Staticbot logoStaticbot.dev

    Deploy a PostHog Reverse Proxy on AWS CloudFront — The Easy Way

    Ad blockers strip 10-30% of your analytics data. A reverse proxy fixes that by routing PostHog events through your own domain. Here's why it matters, what usually goes wrong, and how Staticbot deploys it for you in minutes.

    Published March 26, 2026
    7 min read

    This article is for developers and engineering teams using PostHog for product analytics who want more accurate data without maintaining complex cloud infrastructure by hand. We cover the benefits of reverse proxying, common deployment pitfalls, and how Staticbot automates the entire setup on your own AWS account.

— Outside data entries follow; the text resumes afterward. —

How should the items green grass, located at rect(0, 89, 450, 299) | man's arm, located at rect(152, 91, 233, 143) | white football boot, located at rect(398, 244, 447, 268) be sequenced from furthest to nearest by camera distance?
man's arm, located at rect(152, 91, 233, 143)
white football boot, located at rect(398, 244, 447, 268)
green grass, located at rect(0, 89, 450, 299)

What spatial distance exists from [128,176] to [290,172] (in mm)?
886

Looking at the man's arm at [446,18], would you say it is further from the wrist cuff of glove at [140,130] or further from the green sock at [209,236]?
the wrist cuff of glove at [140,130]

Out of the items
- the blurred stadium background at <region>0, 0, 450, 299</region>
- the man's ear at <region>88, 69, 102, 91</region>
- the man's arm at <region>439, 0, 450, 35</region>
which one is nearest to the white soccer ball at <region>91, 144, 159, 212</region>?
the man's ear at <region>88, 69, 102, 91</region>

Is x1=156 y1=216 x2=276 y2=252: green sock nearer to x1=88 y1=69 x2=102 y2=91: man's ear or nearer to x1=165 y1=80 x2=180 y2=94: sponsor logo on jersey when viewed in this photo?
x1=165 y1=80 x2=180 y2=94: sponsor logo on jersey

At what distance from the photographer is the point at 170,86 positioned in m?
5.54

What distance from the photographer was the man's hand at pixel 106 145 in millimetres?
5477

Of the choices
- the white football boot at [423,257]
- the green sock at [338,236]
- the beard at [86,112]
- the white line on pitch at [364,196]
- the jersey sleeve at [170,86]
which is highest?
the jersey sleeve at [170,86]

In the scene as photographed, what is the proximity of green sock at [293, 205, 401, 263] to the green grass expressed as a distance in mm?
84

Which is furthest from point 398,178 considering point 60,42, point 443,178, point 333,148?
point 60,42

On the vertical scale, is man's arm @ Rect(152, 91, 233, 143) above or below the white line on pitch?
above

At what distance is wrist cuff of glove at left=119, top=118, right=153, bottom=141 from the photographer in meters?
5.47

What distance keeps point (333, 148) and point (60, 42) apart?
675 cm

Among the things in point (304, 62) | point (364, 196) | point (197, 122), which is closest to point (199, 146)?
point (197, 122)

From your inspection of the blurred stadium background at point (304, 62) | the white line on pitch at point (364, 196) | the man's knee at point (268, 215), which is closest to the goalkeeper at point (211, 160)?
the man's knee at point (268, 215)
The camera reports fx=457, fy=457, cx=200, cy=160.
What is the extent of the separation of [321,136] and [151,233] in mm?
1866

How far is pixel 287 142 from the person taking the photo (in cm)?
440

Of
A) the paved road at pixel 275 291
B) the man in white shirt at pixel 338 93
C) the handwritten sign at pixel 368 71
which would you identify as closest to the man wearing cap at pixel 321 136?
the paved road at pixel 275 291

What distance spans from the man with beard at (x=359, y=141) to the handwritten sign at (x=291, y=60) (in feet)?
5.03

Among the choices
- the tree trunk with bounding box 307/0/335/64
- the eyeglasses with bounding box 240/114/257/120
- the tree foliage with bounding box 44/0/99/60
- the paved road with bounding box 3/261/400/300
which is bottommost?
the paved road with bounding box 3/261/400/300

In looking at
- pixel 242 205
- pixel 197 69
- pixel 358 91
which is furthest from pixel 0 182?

    The Ad Blocker Problem

    Browser ad blockers maintain lists of known analytics domains. When your frontend sends events directly to eu.i.posthog.com or us.i.posthog.com, a significant chunk of those requests never reach PostHog. They're silently blocked before the browser even makes the connection.

    The result: your product analytics are incomplete. Feature flag evaluations don't run. Session recordings have gaps. You're making decisions based on data that systematically excludes a segment of your users — often the more privacy-conscious, technically savvy ones whose behavior you'd most want to understand.

    PostHog estimates that a reverse proxy increases event capture by 10-30%, depending on your user base.

    How a Reverse Proxy Fixes It

    A reverse proxy sits between your users and PostHog. Instead of sending analytics events to eu.i.posthog.com, your frontend sends them to a subdomain you control — like e.yourdomain.com. That subdomain forwards everything to PostHog behind the scenes.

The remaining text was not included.